> **WHAT TO PRODUCE**
Beginning with the line where "-吉野家 (新街口外大街店)" appears, set down each line exactly until the records below end, and omit the pictures.

----- AVAILABLE DATA -----

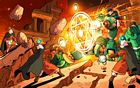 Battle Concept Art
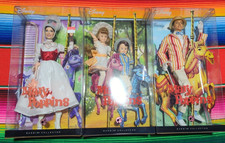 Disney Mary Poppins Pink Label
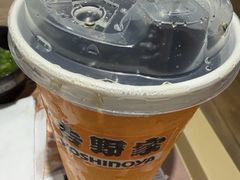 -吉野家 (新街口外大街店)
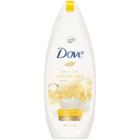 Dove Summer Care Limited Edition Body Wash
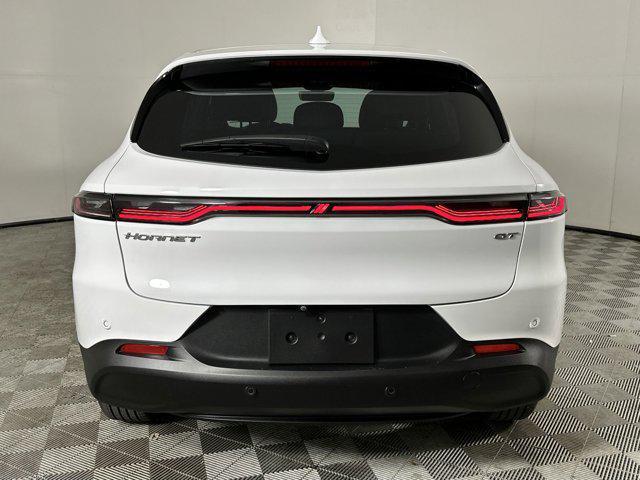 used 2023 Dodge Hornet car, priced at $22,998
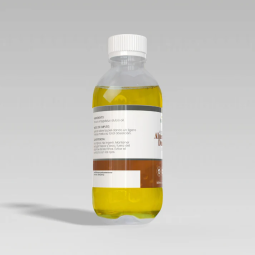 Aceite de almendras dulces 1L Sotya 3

-----

> **SOLUTION TO THE PROBLEM**
 -吉野家 (新街口外大街店)
 Dove Summer Care Limited Edition Body Wash
 used 2023 Dodge Hornet car, priced at $22,998
 Aceite de almendras dulces 1L Sotya 3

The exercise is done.